Another reason why hybrid work is gaining popularity among SMEs is that it allows for greater flexibility and work-life balance. Many workers today are looking for more flexibility in their work arrangements, and hybrid work provides a way for businesses to meet this demand. By offering both remote and in-office work options, businesses can give employees the freedom to choose the work environment that best fits their needs. This can lead to increased job satisfaction and productivity, as employees are able to find a better balance between their work and personal lives.
Hybrid work can also have positive impacts on the environment. With more people working remotely, there is less need for long commutes and office space. This can reduce carbon emissions and other environmental impacts, making hybrid work a more sustainable option for businesses.
Of course, there are also potential drawbacks to hybrid work, and it’s important for businesses to consider these carefully before making the switch. One potential downside is that it can be more difficult to maintain a sense of teamwork and collaboration when some employees are working remotely. To mitigate this, it’s important for businesses to invest in the right technology and communication tools to ensure that all employees have the support they need to stay connected and productive.
Another potential drawback is the risk of burnout and overwork. With the blurring of boundaries between work and home, it can be harder for employees to switch off and take breaks. It’s important for businesses to set clear expectations around work hours and to encourage employees to take the time they need to rest and recharge.
One challenge to remote work lies in the principles of behavioral economics and the role of cognitive biases. Behavioral economics is a field that focuses on the ways in which people make decisions, and it has shed light on some of the underlying reasons why people might be resistant to change. One of these reasons is known as the status quo bias, which refers to the tendency to prefer things to stay the same. When it comes to work, this can lead people to resist change and cling to the familiar, even if it’s not in their best interest.

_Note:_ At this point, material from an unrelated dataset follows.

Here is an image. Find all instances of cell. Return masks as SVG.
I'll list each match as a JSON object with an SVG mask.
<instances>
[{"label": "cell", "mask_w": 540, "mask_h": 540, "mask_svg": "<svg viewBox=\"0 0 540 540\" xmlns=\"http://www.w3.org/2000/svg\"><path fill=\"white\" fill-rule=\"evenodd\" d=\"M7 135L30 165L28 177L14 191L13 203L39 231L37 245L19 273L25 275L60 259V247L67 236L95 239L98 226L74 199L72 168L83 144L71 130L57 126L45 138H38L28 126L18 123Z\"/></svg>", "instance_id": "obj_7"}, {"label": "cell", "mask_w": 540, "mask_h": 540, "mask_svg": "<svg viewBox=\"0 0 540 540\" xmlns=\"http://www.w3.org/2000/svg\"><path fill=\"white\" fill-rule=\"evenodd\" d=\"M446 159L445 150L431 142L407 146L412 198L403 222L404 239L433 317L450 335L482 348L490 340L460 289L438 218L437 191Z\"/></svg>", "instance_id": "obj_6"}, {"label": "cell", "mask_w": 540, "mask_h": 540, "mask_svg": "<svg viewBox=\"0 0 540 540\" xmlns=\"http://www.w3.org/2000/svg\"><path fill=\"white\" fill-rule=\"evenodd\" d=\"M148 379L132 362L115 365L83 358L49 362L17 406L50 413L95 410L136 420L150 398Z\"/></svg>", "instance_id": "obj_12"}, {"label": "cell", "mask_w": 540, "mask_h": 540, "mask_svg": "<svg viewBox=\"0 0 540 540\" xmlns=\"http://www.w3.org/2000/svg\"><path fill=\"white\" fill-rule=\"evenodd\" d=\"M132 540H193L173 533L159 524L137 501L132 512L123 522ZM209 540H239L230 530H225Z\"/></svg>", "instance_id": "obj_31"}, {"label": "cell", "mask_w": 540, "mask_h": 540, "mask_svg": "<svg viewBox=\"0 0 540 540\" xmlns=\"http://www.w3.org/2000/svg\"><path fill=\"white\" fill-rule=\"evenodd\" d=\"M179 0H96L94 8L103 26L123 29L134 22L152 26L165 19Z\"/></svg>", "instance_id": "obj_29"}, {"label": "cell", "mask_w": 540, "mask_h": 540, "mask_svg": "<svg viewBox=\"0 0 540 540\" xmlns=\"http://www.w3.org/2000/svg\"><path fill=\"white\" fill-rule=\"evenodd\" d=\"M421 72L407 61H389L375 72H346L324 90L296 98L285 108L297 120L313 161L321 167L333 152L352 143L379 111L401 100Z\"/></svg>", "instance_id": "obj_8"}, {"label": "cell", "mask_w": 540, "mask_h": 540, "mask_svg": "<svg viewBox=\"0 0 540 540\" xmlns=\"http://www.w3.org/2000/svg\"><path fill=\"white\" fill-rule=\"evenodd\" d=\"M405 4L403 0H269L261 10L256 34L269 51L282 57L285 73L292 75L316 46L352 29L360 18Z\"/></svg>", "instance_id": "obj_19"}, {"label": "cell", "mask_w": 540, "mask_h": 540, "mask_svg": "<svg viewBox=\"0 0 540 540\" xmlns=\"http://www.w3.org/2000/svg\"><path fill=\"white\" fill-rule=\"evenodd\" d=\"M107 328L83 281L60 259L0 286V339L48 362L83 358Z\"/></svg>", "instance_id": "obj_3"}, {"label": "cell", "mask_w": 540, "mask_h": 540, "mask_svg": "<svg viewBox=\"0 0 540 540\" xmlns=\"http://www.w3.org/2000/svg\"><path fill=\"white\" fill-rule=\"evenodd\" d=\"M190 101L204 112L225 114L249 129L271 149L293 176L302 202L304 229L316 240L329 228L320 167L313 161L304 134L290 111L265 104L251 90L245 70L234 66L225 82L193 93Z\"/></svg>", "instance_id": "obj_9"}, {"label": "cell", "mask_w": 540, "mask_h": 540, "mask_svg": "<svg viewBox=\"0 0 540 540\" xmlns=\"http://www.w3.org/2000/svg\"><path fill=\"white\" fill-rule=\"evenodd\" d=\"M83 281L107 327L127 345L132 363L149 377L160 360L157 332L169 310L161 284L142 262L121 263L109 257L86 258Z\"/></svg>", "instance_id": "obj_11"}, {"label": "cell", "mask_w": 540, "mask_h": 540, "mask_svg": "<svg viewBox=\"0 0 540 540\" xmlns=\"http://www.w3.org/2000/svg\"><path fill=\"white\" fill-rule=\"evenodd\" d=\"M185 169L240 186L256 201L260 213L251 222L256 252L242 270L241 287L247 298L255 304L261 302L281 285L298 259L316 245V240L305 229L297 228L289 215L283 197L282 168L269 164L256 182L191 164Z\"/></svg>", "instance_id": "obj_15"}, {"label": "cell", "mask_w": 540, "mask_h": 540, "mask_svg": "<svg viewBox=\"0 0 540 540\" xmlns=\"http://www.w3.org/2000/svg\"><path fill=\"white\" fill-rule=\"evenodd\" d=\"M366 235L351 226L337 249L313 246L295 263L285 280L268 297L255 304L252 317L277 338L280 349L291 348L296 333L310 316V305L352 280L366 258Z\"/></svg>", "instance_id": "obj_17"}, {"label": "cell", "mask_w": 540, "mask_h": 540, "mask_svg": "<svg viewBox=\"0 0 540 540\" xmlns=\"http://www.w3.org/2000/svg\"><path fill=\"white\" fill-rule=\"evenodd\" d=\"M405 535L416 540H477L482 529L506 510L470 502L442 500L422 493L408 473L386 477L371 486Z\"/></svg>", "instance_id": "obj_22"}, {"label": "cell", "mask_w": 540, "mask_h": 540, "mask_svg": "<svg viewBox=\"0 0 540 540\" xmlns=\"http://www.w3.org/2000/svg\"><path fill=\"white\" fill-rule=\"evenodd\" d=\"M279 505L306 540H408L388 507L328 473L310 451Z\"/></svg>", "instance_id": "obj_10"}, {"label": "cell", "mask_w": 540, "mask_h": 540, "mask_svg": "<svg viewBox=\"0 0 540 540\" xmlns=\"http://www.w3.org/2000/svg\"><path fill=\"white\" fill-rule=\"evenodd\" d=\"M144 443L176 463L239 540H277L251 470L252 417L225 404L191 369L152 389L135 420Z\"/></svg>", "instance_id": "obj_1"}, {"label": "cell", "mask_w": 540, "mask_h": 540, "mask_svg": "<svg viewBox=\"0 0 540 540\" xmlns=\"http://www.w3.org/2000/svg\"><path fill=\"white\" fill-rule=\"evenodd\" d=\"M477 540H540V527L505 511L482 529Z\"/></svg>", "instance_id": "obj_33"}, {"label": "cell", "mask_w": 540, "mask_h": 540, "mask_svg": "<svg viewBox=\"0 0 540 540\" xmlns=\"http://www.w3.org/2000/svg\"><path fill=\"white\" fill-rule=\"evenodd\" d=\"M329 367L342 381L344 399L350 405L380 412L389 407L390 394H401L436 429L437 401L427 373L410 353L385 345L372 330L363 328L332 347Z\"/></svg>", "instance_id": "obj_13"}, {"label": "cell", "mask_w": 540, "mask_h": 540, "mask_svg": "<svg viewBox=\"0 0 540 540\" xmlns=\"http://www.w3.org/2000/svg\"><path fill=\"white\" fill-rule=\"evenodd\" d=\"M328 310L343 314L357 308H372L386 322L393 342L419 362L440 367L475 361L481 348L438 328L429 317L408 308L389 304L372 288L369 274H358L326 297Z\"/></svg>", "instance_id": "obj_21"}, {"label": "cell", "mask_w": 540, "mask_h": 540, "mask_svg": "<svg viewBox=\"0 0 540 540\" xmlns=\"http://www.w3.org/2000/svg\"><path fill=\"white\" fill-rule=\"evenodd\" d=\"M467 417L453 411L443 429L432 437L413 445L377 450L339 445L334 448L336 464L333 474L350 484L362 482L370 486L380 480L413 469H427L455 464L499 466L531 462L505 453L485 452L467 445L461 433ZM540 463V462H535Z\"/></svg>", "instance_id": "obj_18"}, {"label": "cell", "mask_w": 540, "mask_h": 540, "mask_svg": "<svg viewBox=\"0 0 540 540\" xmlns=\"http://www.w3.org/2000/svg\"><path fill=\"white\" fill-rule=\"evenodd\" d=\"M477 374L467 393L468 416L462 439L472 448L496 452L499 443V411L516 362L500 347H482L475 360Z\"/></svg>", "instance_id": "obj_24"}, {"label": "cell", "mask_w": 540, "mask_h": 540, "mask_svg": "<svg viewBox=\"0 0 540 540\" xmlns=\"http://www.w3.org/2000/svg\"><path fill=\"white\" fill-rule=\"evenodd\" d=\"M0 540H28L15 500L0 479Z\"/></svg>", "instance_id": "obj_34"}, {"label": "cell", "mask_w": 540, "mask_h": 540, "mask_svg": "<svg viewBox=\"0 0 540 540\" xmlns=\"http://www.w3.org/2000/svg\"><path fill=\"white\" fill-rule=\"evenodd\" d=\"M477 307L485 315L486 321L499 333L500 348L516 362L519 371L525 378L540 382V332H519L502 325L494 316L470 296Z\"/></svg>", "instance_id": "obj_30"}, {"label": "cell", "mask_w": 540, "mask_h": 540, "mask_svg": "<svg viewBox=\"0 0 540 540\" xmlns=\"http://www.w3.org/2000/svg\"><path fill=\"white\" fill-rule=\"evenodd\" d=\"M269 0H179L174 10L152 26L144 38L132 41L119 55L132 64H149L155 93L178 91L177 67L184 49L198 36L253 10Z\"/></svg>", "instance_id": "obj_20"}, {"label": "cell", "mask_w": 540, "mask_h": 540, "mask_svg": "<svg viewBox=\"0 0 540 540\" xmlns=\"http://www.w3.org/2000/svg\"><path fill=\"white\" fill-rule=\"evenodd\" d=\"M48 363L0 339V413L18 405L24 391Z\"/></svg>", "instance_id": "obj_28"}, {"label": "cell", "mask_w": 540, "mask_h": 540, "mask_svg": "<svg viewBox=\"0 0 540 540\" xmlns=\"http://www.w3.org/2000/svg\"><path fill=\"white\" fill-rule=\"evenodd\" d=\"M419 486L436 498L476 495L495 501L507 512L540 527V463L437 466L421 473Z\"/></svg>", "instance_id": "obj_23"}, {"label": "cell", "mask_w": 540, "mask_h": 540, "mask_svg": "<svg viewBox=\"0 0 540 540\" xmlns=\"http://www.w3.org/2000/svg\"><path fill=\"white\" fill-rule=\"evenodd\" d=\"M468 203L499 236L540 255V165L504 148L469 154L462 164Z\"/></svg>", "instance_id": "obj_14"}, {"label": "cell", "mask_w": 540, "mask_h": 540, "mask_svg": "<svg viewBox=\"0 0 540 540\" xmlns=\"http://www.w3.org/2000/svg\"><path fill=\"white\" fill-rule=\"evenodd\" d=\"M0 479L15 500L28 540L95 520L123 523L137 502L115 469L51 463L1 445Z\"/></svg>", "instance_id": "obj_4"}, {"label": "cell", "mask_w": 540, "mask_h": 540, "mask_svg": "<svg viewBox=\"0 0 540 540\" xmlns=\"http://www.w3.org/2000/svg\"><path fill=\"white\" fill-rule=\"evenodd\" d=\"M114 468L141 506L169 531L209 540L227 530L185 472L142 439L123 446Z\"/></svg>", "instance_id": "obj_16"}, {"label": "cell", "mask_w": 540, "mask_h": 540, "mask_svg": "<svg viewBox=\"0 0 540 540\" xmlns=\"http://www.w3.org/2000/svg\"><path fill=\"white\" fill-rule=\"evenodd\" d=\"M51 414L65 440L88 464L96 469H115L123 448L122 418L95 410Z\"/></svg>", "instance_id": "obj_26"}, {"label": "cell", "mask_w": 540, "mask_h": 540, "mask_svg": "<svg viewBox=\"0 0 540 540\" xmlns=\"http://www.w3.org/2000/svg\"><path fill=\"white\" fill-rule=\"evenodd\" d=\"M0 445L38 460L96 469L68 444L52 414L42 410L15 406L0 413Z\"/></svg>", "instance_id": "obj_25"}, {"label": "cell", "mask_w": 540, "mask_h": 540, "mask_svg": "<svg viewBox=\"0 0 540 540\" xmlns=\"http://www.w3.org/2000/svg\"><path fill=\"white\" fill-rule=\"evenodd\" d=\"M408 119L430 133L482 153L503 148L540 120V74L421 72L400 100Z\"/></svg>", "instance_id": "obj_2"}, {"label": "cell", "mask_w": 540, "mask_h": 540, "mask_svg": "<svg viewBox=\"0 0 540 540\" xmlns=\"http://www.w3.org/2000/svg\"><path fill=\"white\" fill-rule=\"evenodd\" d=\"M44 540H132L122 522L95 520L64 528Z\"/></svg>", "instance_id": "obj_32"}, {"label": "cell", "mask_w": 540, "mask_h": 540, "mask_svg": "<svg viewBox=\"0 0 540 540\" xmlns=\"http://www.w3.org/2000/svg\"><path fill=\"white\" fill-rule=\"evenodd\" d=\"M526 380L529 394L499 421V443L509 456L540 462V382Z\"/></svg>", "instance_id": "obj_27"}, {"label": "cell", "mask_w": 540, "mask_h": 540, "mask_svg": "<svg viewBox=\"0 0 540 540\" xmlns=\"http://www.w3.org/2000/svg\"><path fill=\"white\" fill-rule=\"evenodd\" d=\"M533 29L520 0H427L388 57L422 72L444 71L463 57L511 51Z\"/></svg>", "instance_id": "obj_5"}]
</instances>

Status quo bias is an example of one of many cognitive biases, which are systematic patterns of deviation from norm or rationality in judgment, whereby inferences about other people and situations may be drawn in an illogical fashion. These biases can lead people to make judgments and decisions that are not based on evidence or logical reasoning, and they can be particularly pernicious when it comes to hiring and retention decisions.
By embracing hybrid work, SMEs can overcome these biases and make more rational, evidence-based decisions about hiring and retention. By opening themselves up to a wider pool of talent, they can access a more diverse and qualified workforce, which can lead to better outcomes for the business as a whole.
In my work helping companies develop their hybrid workforce strategy and transition to hybrid work arrangements, I often find that leaders tend to have an exaggerated perspective of the problems associated with hybrid work. Once they learn about how to implement a hybrid-first, team-led model, instead of shoehorning traditional office-centric methods of collaboration into hybrid work, they find that hybrid work helps them improve productivity and retention while cutting costs, without harming teamwork, innovation, or organization culture.
In conclusion, the Vistage study shows that SMEs are increasingly turning to hybrid work as a way to access a wider pool of talent and increase flexibility and work-life balance. While there are potential drawbacks to this approach, careful planning and the right tools and strategies can help businesses to overcome these challenges and reap the many benefits of hybrid work. If you’re a business manager or HR professional considering making the switch to hybrid work, it’s important to carefully weigh the pros and cons and to invest in the right tools and strategies to ensure success.